Claudio Casula / 09.09.2023 / 10:00 / Foto: Pressens bild / 45 / Seite ausdrucken

„Verkehrsadern der kapitalistischen Infrastruktur sabotiert“

Ein mutmaßlicher Unfall am Donnerstag und mehrere Anschläge in der Nacht zum Freitag haben den ohnehin nicht eben zufriedenstellend laufenden Bahnverkehr in Deutschland noch heftiger als gewohnt beeinträchtigt. Die Sabotage geht laut Bekennerschreiben von Linksextremisten aus.

Zahllose Zugausfälle und Verspätungen aus allen möglichen Gründen von „Personen im Gleis“ über „verspätetes Personal aus vorheriger Fahrt“ bis zu „Reparatur am Zug“ sind Millionen Bahnkunden gewohnt. Gar nicht schön, wenn dann noch selbsternannte „Revolutionär_innen“ meinen, einen „realen Angriff auf das ausbeuterische System“ ausführen zu müssen,„als Experiment aber auch als Vorschlag [sic!], die lokalen Kämpfe gegen Neokolonialismus und Klimazerstörung zu intensivieren.“

Der Kampf gegen den globalen Kapitalismus, insbesondere in der „kapitalistischen Metropole Hamburg“ sah dann so aus: Die „Revolutionär_innen“ verursachten an drei verschiedenen Stellen Brände in Kabelschächten, die zu „möglichst langfristigen Ausfällen oder Einschränkungen beim Transport von zum Beispiel im Zuge neokolonialer Ausbeutung und erdzerstörendem Extraktivismus beschafften Rohstoffen führen“ sollten, wie es die Täter in ihrem Selbstbezichtigungsschreiben auf Indymedia formulierten.
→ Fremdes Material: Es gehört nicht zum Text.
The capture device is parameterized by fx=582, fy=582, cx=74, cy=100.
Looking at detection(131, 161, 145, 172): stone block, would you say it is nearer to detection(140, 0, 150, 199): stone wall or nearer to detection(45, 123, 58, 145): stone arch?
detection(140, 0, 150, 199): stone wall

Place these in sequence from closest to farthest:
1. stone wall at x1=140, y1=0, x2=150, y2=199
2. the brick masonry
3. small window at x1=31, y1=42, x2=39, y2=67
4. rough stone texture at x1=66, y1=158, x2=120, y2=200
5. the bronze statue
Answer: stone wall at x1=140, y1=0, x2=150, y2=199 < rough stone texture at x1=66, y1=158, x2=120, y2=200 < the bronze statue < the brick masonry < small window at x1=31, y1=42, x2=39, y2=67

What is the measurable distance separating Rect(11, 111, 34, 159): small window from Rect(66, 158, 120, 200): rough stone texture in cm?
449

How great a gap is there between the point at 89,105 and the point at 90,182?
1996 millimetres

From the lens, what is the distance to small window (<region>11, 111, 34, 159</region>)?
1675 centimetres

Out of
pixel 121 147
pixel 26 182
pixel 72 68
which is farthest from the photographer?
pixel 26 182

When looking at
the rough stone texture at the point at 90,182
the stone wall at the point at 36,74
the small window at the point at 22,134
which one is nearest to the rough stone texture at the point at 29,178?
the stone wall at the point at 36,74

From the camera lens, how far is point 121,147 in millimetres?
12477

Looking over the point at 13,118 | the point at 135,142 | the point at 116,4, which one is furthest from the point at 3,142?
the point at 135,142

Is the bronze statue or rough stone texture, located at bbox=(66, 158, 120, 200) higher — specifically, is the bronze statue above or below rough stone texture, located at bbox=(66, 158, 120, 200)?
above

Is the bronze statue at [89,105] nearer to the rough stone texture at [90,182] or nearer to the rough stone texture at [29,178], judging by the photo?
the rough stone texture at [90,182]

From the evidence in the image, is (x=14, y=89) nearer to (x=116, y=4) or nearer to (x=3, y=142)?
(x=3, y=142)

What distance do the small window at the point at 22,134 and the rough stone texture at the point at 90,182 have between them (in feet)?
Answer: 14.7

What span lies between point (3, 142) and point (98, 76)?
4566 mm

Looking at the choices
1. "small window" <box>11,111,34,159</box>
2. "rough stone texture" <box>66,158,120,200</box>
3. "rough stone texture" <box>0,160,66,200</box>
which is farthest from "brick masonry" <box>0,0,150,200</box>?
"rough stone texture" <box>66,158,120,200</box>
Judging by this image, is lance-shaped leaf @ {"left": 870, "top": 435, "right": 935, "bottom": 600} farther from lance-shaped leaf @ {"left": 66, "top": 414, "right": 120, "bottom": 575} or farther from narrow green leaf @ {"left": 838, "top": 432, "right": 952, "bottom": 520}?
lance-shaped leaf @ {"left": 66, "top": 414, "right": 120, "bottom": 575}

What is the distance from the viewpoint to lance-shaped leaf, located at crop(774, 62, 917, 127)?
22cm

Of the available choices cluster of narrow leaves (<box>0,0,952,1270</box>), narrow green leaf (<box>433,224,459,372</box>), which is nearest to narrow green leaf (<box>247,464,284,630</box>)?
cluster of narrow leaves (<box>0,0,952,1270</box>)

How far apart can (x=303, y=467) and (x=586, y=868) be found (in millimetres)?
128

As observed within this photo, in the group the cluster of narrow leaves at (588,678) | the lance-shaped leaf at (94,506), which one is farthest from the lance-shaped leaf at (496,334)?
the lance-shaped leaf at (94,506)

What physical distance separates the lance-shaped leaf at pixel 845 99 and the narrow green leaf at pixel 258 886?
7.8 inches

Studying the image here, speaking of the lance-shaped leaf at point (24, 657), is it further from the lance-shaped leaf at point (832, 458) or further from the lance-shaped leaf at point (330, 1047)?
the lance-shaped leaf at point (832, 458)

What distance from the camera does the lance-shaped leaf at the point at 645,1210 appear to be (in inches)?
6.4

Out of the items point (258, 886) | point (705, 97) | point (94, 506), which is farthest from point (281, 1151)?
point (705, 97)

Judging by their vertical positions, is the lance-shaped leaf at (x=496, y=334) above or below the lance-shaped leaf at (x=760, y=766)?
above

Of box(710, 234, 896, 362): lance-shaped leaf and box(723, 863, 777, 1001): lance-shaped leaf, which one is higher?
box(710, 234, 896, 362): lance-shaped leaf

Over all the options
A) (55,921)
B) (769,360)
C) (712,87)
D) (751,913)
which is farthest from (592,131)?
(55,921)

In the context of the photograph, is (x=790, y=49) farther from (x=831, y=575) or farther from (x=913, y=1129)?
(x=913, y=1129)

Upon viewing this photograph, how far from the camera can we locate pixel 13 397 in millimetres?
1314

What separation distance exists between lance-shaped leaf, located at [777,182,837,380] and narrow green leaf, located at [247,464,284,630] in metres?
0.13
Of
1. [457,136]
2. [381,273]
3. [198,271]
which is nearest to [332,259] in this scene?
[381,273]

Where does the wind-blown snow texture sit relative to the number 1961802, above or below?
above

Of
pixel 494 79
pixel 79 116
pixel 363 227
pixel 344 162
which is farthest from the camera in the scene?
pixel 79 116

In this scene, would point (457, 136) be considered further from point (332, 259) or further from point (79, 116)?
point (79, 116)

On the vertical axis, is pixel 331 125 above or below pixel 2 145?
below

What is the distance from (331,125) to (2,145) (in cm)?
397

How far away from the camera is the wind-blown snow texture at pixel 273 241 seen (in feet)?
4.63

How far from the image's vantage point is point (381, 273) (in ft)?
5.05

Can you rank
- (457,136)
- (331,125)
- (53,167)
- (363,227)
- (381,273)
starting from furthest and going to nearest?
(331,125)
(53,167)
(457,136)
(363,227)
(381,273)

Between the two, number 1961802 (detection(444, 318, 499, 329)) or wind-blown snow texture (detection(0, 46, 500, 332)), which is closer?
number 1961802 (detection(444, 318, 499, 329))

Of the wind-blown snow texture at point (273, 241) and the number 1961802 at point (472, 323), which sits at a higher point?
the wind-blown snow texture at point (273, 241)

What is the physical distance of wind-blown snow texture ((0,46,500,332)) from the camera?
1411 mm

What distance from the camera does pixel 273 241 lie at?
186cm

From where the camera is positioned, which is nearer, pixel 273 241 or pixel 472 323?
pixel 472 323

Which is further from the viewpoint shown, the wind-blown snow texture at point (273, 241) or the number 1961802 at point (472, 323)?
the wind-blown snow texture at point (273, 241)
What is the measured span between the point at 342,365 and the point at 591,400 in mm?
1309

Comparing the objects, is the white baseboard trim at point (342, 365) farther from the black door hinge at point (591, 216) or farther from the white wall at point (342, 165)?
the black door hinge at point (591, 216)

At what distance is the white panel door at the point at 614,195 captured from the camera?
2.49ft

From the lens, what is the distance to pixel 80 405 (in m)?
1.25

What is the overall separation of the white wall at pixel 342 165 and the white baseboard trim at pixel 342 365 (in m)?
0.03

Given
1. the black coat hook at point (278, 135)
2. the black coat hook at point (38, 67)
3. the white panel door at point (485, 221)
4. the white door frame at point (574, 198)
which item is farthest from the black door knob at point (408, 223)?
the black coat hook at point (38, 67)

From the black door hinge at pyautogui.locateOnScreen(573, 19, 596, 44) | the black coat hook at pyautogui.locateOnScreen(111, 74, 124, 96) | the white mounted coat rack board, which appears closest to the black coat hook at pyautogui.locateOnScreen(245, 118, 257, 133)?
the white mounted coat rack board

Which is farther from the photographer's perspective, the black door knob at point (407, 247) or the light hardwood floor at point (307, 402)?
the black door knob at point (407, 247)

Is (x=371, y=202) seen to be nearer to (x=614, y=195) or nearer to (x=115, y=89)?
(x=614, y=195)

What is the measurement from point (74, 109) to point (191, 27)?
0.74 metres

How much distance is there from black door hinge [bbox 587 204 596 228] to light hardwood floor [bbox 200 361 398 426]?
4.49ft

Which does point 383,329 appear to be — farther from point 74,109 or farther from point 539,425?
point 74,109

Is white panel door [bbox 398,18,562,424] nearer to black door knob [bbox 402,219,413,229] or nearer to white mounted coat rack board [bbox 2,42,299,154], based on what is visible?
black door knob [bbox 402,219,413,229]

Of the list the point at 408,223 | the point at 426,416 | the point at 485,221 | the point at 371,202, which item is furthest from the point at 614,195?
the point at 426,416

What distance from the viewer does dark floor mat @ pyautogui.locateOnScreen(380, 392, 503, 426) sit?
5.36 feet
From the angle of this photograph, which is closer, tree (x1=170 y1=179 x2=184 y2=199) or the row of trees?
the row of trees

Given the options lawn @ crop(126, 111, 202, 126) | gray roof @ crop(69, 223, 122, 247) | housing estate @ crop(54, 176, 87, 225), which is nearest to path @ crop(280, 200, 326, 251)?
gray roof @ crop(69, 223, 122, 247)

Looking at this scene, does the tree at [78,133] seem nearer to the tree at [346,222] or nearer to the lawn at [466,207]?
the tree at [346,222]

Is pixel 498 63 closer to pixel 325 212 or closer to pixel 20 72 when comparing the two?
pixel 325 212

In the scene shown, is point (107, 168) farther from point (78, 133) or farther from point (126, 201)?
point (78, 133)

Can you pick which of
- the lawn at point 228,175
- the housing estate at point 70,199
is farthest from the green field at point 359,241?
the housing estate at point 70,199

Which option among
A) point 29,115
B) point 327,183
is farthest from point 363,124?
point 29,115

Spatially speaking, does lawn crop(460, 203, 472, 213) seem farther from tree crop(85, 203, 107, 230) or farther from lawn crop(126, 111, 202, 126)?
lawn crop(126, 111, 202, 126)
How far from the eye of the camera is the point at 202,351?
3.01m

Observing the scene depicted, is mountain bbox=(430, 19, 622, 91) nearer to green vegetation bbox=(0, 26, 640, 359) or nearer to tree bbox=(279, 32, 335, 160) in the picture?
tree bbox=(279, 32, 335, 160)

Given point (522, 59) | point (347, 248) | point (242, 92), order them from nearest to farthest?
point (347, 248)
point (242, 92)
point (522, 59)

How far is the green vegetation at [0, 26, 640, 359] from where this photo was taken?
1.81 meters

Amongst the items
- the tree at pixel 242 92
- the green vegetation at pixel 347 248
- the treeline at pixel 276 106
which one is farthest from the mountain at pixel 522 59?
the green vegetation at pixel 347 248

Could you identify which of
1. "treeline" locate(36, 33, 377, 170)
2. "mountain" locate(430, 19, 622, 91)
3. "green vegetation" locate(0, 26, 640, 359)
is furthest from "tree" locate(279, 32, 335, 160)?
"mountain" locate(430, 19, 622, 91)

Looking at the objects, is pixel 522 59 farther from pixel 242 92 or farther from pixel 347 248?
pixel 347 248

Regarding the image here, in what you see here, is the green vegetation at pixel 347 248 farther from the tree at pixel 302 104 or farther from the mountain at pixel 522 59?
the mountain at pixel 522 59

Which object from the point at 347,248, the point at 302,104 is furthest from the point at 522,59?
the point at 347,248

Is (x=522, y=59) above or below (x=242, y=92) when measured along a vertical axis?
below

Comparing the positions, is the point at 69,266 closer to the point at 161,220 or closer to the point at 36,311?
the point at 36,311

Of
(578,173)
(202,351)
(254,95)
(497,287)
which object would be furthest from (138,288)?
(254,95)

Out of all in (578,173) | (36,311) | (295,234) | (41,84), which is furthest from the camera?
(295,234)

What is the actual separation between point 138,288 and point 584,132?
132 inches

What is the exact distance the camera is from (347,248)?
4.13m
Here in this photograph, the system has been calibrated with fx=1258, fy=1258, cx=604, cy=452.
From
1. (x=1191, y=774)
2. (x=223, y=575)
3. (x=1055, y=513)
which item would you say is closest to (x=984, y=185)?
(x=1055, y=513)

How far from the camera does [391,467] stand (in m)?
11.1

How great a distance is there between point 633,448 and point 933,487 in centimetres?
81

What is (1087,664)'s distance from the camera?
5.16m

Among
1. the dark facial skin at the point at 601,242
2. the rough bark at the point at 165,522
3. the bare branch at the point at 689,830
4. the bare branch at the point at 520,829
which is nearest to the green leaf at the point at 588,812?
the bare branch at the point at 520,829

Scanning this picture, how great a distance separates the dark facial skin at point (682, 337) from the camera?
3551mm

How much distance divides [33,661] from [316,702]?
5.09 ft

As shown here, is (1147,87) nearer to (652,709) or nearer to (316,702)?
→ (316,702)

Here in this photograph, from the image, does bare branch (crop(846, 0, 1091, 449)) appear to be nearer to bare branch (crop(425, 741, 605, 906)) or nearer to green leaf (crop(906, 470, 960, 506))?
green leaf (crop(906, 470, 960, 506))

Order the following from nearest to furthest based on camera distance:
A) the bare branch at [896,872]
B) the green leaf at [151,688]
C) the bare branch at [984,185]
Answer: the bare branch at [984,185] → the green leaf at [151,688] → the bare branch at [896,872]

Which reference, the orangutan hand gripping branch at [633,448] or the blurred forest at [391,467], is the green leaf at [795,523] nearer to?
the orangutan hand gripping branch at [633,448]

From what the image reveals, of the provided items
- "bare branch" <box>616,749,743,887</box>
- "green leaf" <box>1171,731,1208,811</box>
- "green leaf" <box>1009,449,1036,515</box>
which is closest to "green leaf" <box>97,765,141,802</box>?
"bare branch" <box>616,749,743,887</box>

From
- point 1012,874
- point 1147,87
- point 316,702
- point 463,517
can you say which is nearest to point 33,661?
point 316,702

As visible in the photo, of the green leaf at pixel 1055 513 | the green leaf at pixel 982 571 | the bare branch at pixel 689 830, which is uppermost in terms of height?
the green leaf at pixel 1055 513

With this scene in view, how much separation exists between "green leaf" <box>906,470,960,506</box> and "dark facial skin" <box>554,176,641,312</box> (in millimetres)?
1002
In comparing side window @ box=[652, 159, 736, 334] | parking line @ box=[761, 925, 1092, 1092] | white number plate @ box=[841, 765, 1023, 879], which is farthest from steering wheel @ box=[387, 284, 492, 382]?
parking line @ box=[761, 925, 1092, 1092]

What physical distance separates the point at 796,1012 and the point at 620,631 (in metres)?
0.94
Die wegen ihrer linksextremistischen Inhalte von Verfassungsschutzbehörden beobachtete Plattform ist natürlich genau das richtige Medium für die Kämpfer von linksaußen, ist sie doch aus „globalisierungskritischen“ Bewegungen hervorgegangen. „Der globale Kapitalismus wird diesen Planeten weiter zerstören, ob nun mit fossilen Energieträgern oder der neuen „grünen“ Erdausbeutung“, schreiben die Täter. Darauf, gegen die „neokoloniale Ausbeutung“ zu Felde zu ziehen, wollen sie nicht verzichten, auf die Kommaregeln hingegen schon:

Als Revolutionär_innen sehen wir uns hier in der Verantwortung den Reichtum des globalen Nordens anzugreifen. Wir sollten das Fortlaufen der kapitalistischen Industrie in ihrem Herzen sabotieren wo es nur geht.“

Wann tritt das erste „Kommando Luisa Neubauer“ in Erscheinung?

Wenig Verständnis bringt der Leiter Konzernsicherheit der Deutschen Bahn, Hans-Hilmar Rischke, für die Motivation der Saboteure auf: „Wir verurteilen den Brandanschlag auf unsere Infrastruktur heute Nacht in Hamburg auf das Schärfste“, wird er in der FAZ zitiert. „Menschen, die mit uns reisen möchten – mit einem der klimafreundlichsten Verkehrsmittel –, sind massiv von Zugausfällen und Verspätungen betroffen und erreichen ihre Ziele nicht.“ Was den kapitalismuskritischen Kämpfern aber offensichtlich ziemlich egal ist. Anschläge auf die ohnehin marode Infrastruktur im Land mehren sich schon länger, nicht nur, wenn man die gefährlichen Eingriffe der „Letzten Generation“ in den Straßen- und den Flugverkehr dazuzählt. So sagte schon ARD-Terrorismusexperte Holger Schmidt im Oktober 2022 aus gegebenem Anlass:

„In der Vergangenheit gab es immer wieder Anschläge gegen die Infrastruktur der Deutschen Bahn – ganz häufig aus dem linksextremen Bereich.“

Anschläge auf die Bahn – das ist, als träte man einer durch zehn Messerstiche und vier Schüsse geschwächten Person noch zusätzlich in die Kniekehle. Nicht schön! Aber man sollte nicht hoffen, dass die vollkommen mit dem Kampf gegen rechts und gegen missliebige Mitarbeiter beschäftigte Innenministerin Nancy Faeser jetzt kapitalismusfeindlichen Linksextremisten aufs Dach steigen könnte, nur um einen einigermaßen funktionierenden Fernverkehr zu gewährleisten. Vielmehr passt die Aktion ins Muster der Planetenretter. „Der globale Kapitalismus wird diesen Planeten weiter zerstören, ob nun mit fossilen Energieträgern oder der neuen ,grünen' Erdausbeutung“ ist ein Satz, der auch aus dem Munde der mehr oder weniger telegenen, von den Medien hofierten „Klimaaktivistinnen“ stammen könnte. Mal sehen, wann die erste Terror-Gruppierung als „Kommando Luisa Neubauer“ in Erscheinung tritt.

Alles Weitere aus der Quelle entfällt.